Under the terms of the agreement, which was unanimously approved by the Boards of Directors of both companies, Versum Materials stockholders will receive 1.120 shares of Entegris for each existing Versum Materials share. Upon completion of the merger, Entegris stockholders will own 52.5% and Versum Materials stockholders will own 47.5% of the combined company.
The combined company will have a pro forma enterprise value of approximately $9 billion, based on the closing prices of Entegris and Versum Materials on Jan. 25, 2019, and approximately $3 billion in revenue and approximately $1 billion in adjusted EBITDA on a pro forma basis for the calendar year 2018.
The combined company will retain the Entegris name and will be headquartered in Billerica, MA, and will maintain a strong operational presence in Tempe, AZ.
Upon closing of the transaction, Entegris CEO Bertrand Loy will serve as CEO, Entegris CFO Greg Graves will serve as CFO, and Versum Materials general counsel Michael Valente will serve as general counsel of the combined company.

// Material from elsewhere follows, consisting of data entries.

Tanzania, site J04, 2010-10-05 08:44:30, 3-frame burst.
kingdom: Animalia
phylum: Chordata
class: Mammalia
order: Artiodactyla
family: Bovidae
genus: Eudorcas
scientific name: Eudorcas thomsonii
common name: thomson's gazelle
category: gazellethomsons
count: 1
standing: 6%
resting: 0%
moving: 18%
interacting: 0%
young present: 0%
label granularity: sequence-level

The combined company’s Board of Directors will have nine members, consisting of four directors from the existing Versum Materials board, including Seifi Ghasemi, chairman of the Versum Materials board, who will serve as chairman of the board of the combined company, and five directors from the existing Entegris board, including Loy.
“The combined company will be ideally positioned to more effectively help our customers achieve higher yields and new levels of performance and reliability, and together, we will be well positioned to take advantage of long-term secular semiconductor growth and to tackle new industry process challenges,” Loy said.
“We could not ask for a better partner in Entegris,” Novo said. “This merger will create greater benefits and growth opportunities than either company could have achieved on its own. It dramatically accelerates our goal of portfolio diversification – creating an end-to-end materials solutions provider across the entire semiconductor manufacturing process. With enhanced global scale and world-class technical expertise, we’ll be poised to drive further innovation and support investments across our technology, infrastructure, and additional capabilities – enabling us both to better serve our customers and provide expanded opportunities for our employees.”
The transaction is expected to close in the second half of 2019, subject to the satisfaction of customary closing conditions, including receipt of US and international regulatory approvals, and approval by the stockholders of each company.